Some utility easements put limits on what property owners can and cannot do on their property. For instance, a utility easement may specify that you cannot plant trees or build structures that could interfere with power lines.

Private easement

A private easement is given or sold by one property owner to another party, often a neighboring property owner. For example, a neighbor may want to cross your land to reach a nearby pond or trail system.

You have the right to either grant or refuse a private easement. However, a private easement can affect future owners of your property. Homebuyers should always check for the existence of private easements before buying a property.

Easement in gross

An easement in gross is an agreement between two different parties that is not tied to the future of the property, but rather to the individual who makes the agreement.

This type of easement is typically considered irrevocable for the grantor's life, but it can be regarded as void if that individual sells the property in question.

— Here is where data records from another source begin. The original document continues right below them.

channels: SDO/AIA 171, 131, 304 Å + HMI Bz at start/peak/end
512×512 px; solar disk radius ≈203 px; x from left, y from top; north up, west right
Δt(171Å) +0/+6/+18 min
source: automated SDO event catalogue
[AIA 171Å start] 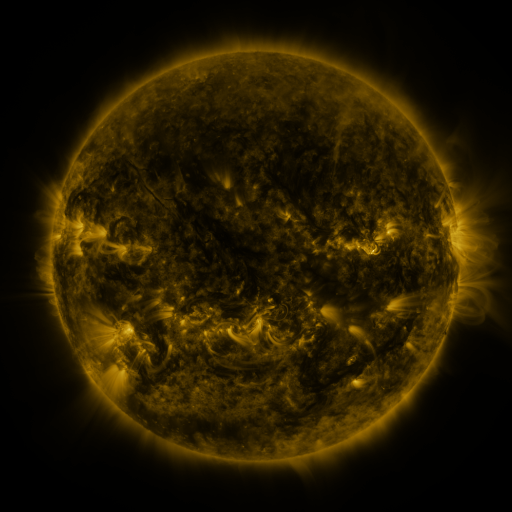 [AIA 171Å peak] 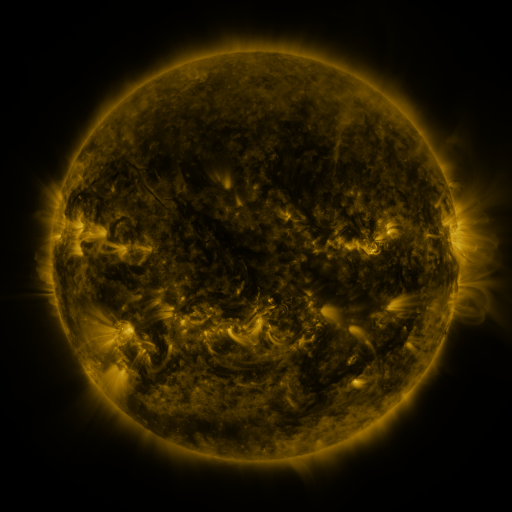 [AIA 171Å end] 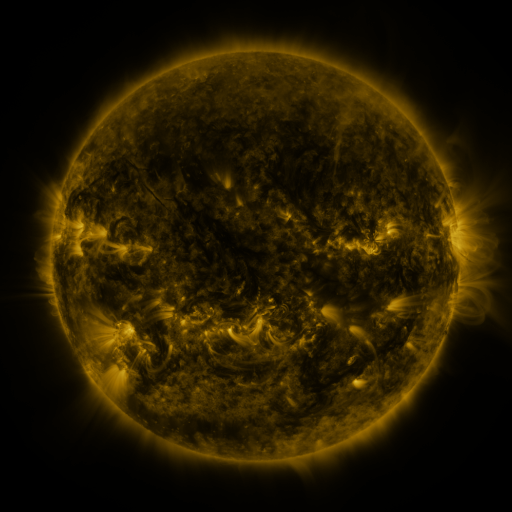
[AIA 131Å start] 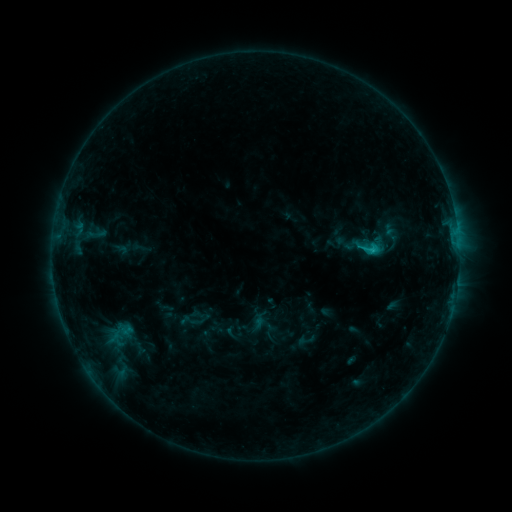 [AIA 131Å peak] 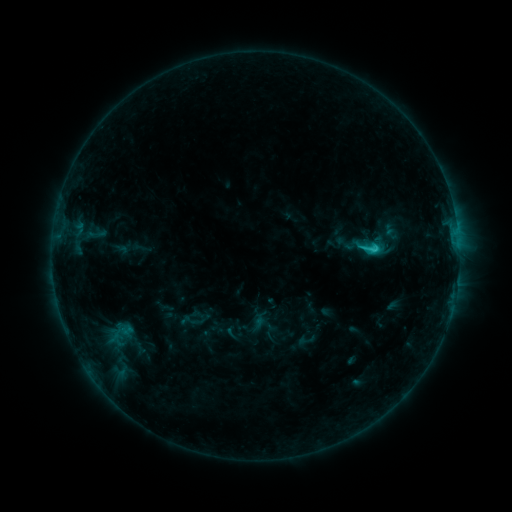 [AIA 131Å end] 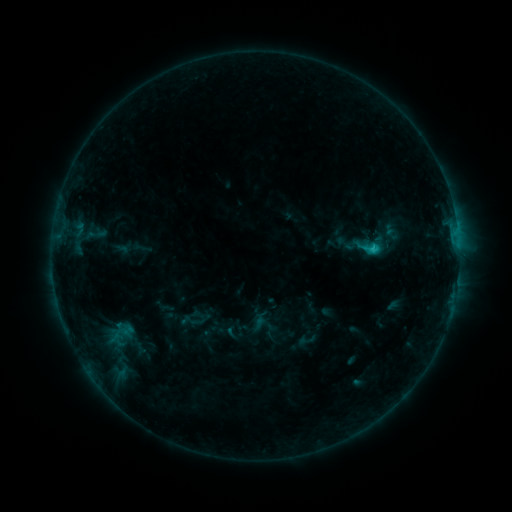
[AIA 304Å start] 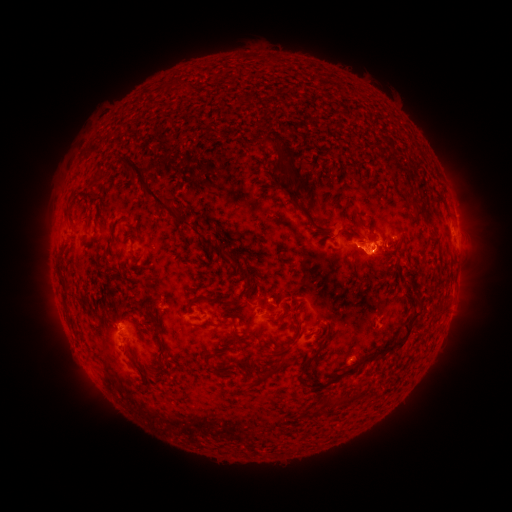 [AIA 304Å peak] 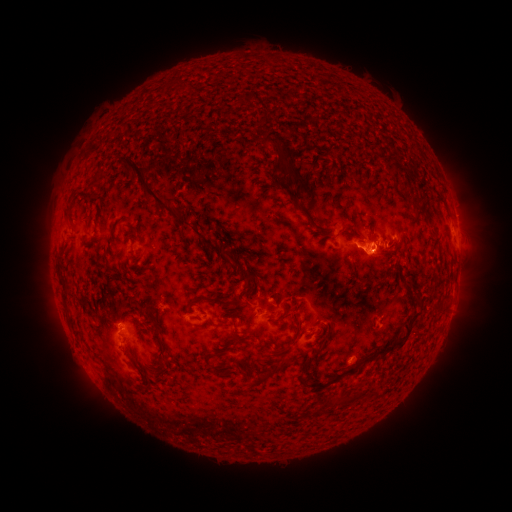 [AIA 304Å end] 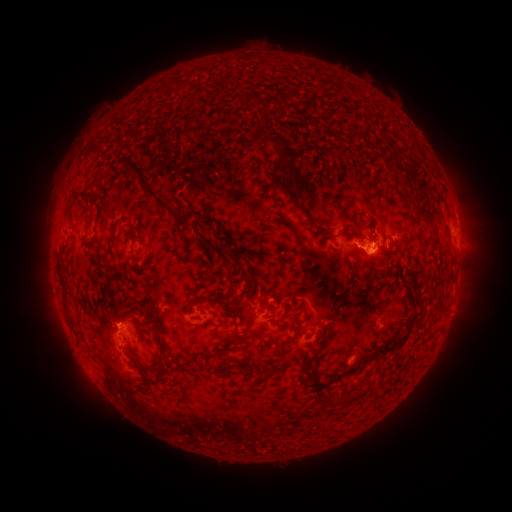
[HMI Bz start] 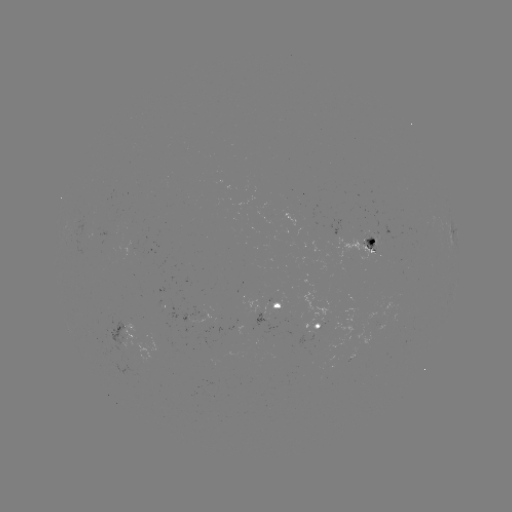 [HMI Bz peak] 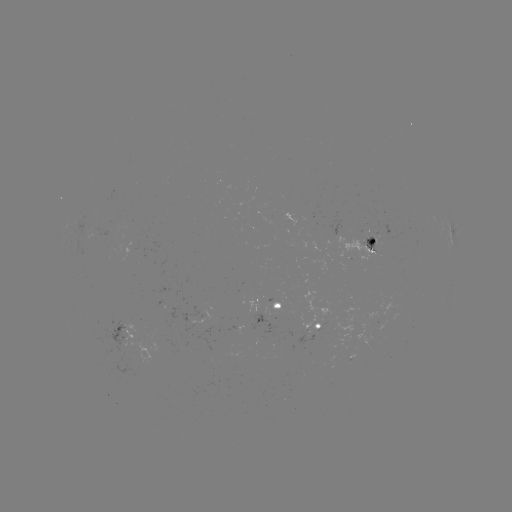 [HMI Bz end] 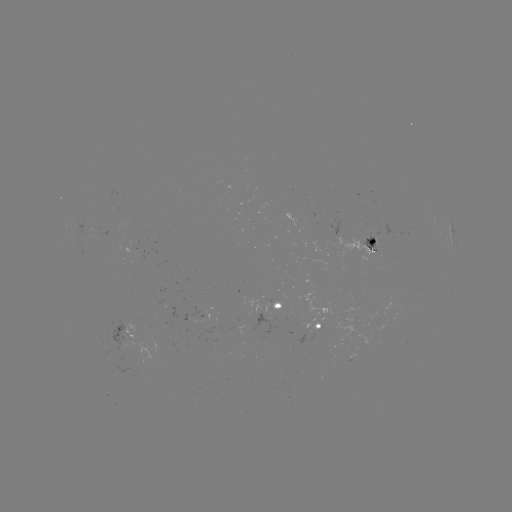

Here's an example of an easement in gross: a homeowner allows a neighbor to use a path through the homeowner's property as a shortcut to the neighbor's property. If the easement grantor passes away or sells the property, the new property owner may choose not to honor the agreement.

Another example is that a utility company that has an easement of gross cannot transfer that right to another company without the property owner's consent.

Easement appurtenant

Unlike an easement in gross, an easement appurtenant is tied to the land and is transferred with the deed to the property.

An example of an easement appurtenant is a footpath through your property that allows other community residents access to a public beach. This easement would be listed on the title to the property and would transfer to any new owner.

Easement by prescription

An easement by prescription (also called a prescriptive easement) is created when someone has been using another person's land for a continuous and uninterrupted period of time as if an easement existed.

For example, someone could file for an easement by prescription to continue using your dock or a path through your property. Typically, the ongoing use of the property needs to have been obvious and observable for a number of years, which can vary by state.